Les modalités de calcul du plafond global de 10 % du capital en cas d’attribution gratuite d’actions nouvelles ne sont pas clairement définies par le Code de commerce. L’ANSA s’est positionnée : les actions à émettre ne sont pas à prendre au compte dans le montant du capital.
L’attribution gratuite d’actions - ordinaires ou de préférence - est en France l’outil d’intéressement au capital des équipes dirigeantes et des salariés le plus utilisé dans les sociétés par actions, cotées ou non.
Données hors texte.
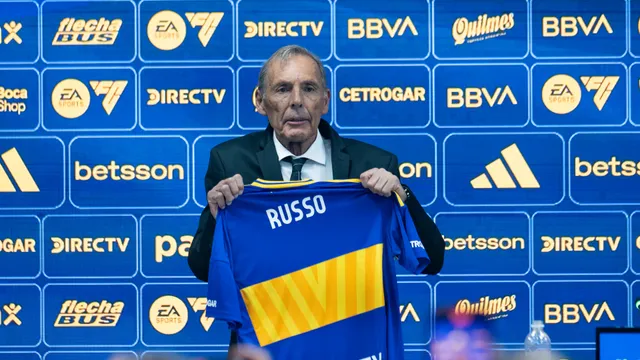 El legado de Russo: quiénes son los 14 jugadores que debutaron con él en Boca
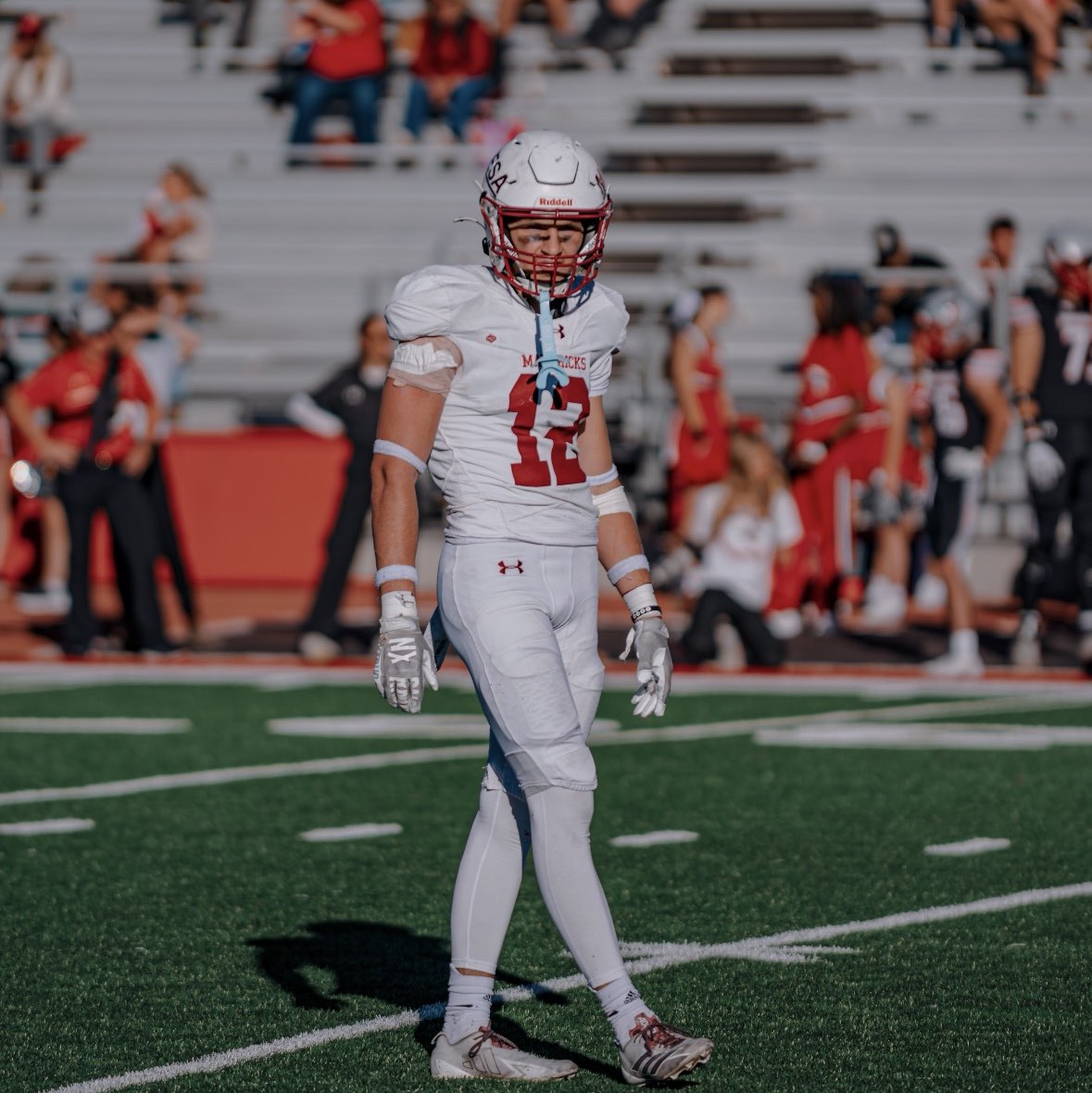 AJ Adams athlete profile head shot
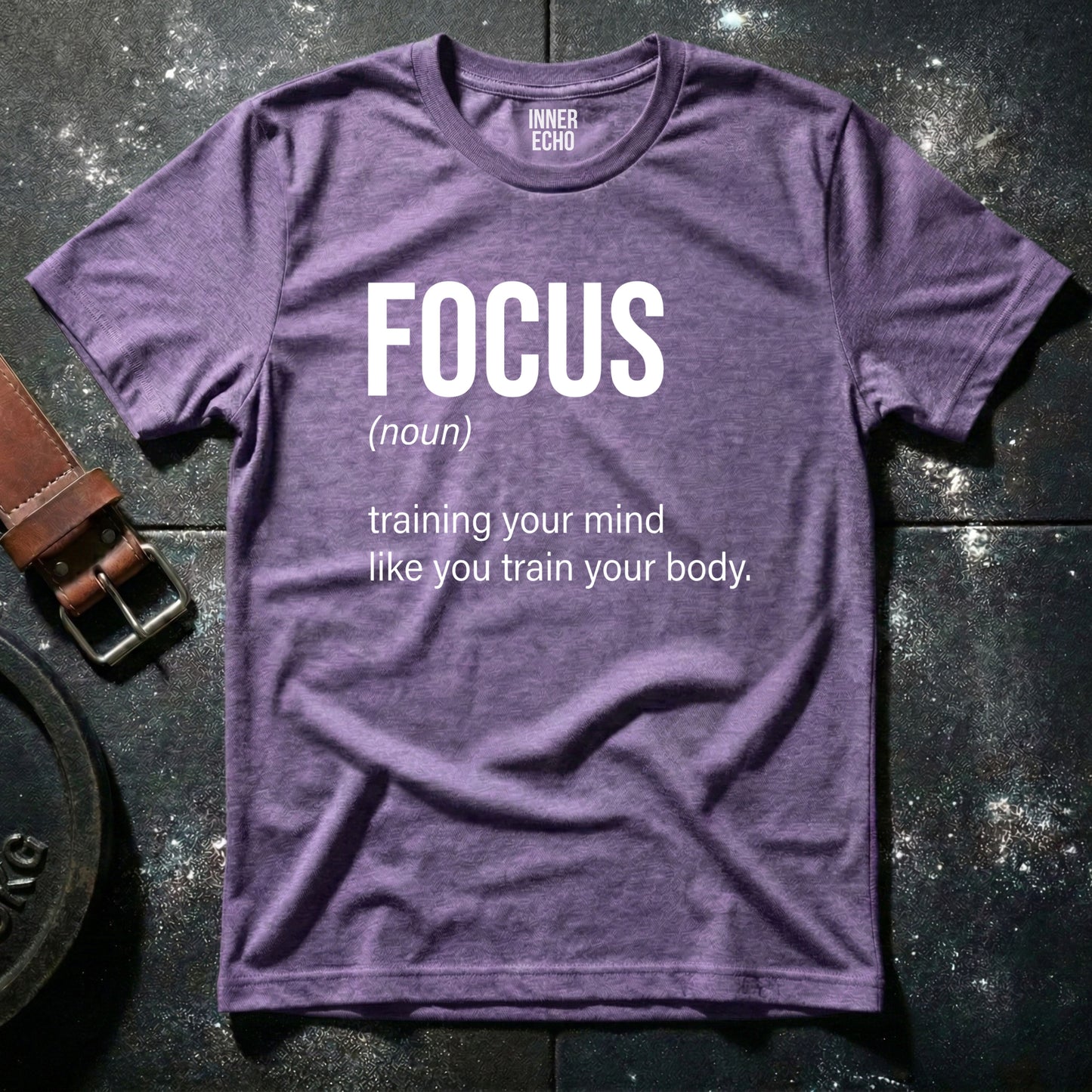 FOCUS (noun) — T-Shirt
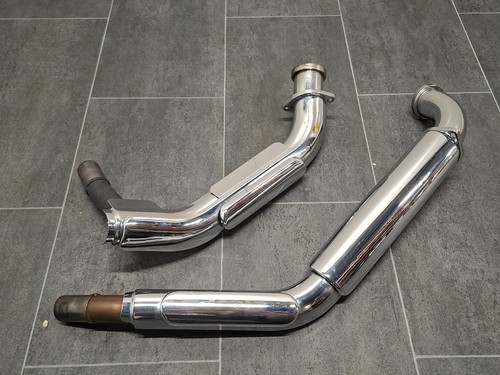 Scarico suzuki vl - scarico,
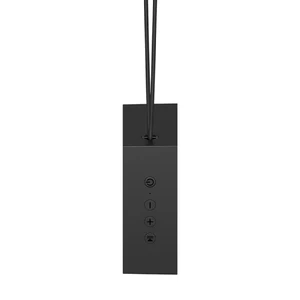 Портативная колонка Baseus Encok E05 Black - Фото 5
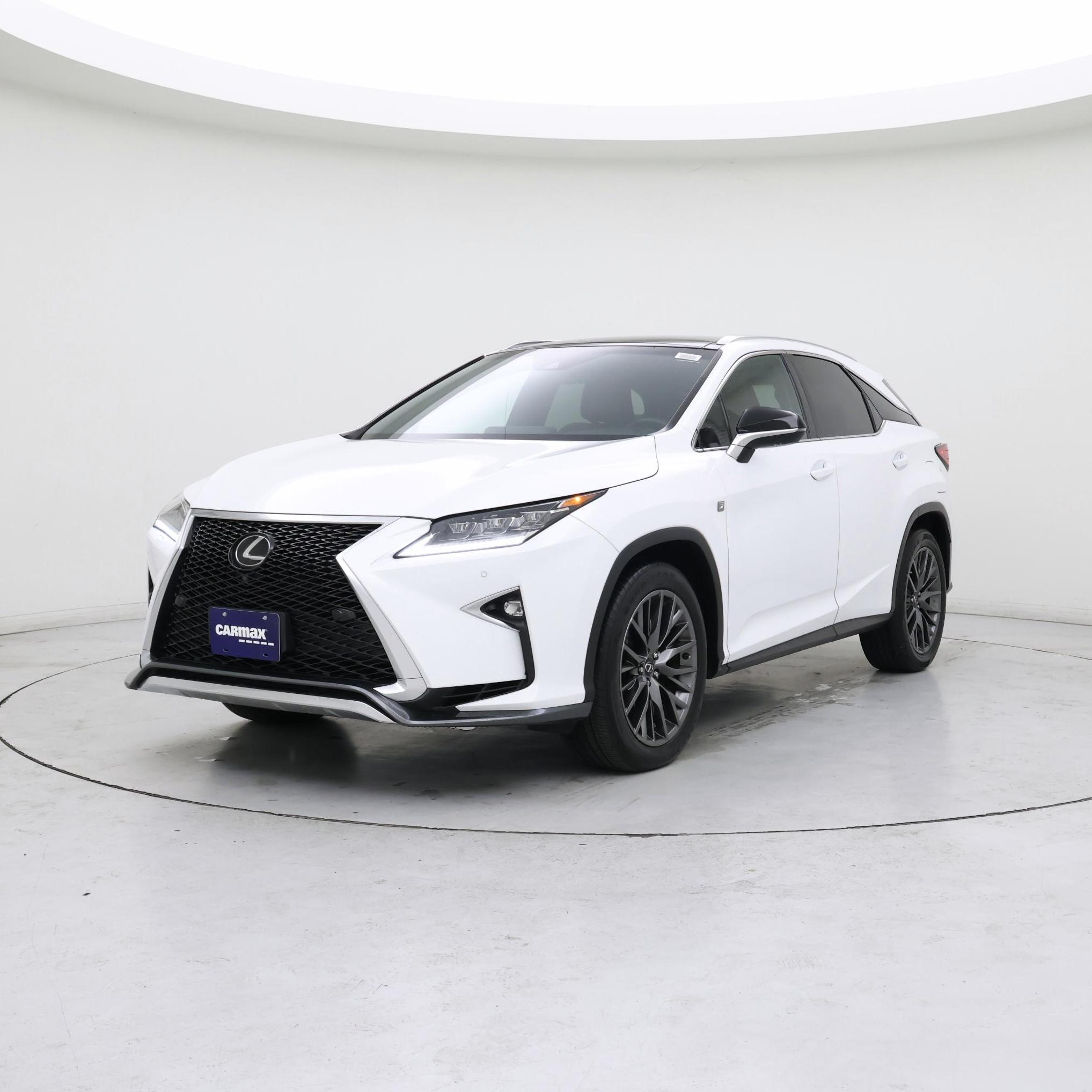 Thumbnail: 2017 Lexus RX - 4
L’attractivité de ce mécanisme se confirme nettement depuis les décisions de jurisprudence rendues par le Conseil d’Etat le 13 juillet 20211 relatives aux modalités d’imposition des gains issus de management package. Les praticiens estiment en effet que le cadre juridique de l’attribution gratuite d’actions prévu notamment aux articles L. 225-197-1 et suivants du Code de commerce apporte une certaine sécurité fiscale et sociale.
Cette sécurité repose sur une règle simple : le strict respect des conditions juridiques d’attribution gratuite des actions. Parmi celles-ci figure la règle selon laquelle le nombre total des actions attribuées gratuitement ne peut en principe « excéder 10 % du capital social à la date de la décision de leur attribution par le conseil d'administration » 2.
La pratique a été amenée à s’interroger sur les modalités de calcul et d’appréciation de ce plafond et notamment sur la nécessité d’intégrer ou non au montant global du capital (au dénominateur de la fraction) les éventuelles actions gratuites à émettre au terme de la période d’acquisition.
Cette incertitude a conduit de nombreux praticiens à retenir, par précaution, un plafond global effectif de 9,09 % (i.e., 10/(100 + 10) du montant global du capital.
Le Comité Juridique de l’ANSA3 a été récemment saisi de cette question. Il a considéré lors de sa réunion du 6 avril 2022 que les actions à émettre « doivent être exclues du montant du capital à prendre en compte », dès lors que l’article L. 225-197-1 précise « que l’on doit se placer à la date de l’attribution initiale, date à laquelle les actions à émettre n’existent pas encore ».
Outre ce fondement textuel, le Comité Juridique a raisonné en gardant à l’esprit que l’attribution définitive des actions à émettre est, dans la quasi-intégralité des cas, conditionnée à la satisfaction de conditions de présence et/ou de performance. Il n’existe donc aucune garantie sur l’existence future de ces actions.
Cette position de l’ANSA pourra trouver une portée pratique importante dans diverses situations. Ainsi par exemple :
- Droit boursier : il est fréquent, pour les sociétés dont les titres sont admis à la négociation sur un marché réglementé, d’utiliser « en flux tendu » le maximum de l’enveloppe disponible d’attribution gratuite d’actions ordinaires. Cette position permettrait aux émetteurs actuellement les plus prudents d’augmenter l’enveloppe disponible à concurrence de 0,91 % du montant du capital ;
- Capital-investissement : des actions de préférence, intégrant un mécanisme relutif dit de ratchet, sont parfois attribuées gratuitement. Une approche prudente vis-à-vis des administrations conduit à retenir le pourcentage de titres « relué » pour apprécier le plafond de capital de 10 %. Si la position de l’ANSA ne devrait à notre avis pas bouleverser cette pratique, au vu des potentiels enjeux, elle pourra être utilement évoquée par les redevables dans les litiges existants en la matière avec les administrations concernées.
Article paru dans Option Finance le 14/11/2022
Sources :
Article L. 225-197-1 Code de commerce, Loi n° 2006-1770 du 30 décembre 2006, Ordonnance n°2020-1142 du 16 septembre 2020 – article 3, Avis n°22-014 rendu par le Comité Juridique de l’ANSA à l’occasion d’une réunion tenue le 6 avril 2022.
(1) CE 13 juillet 2021, n°435452, n°428506 et n°437498.
(2) Article L.225-197-1
(3) Avis n°22-104 rendu par le Comité Juridique de l’ANSA à l’occasion d’une réunion tenue le 6 avril 2022.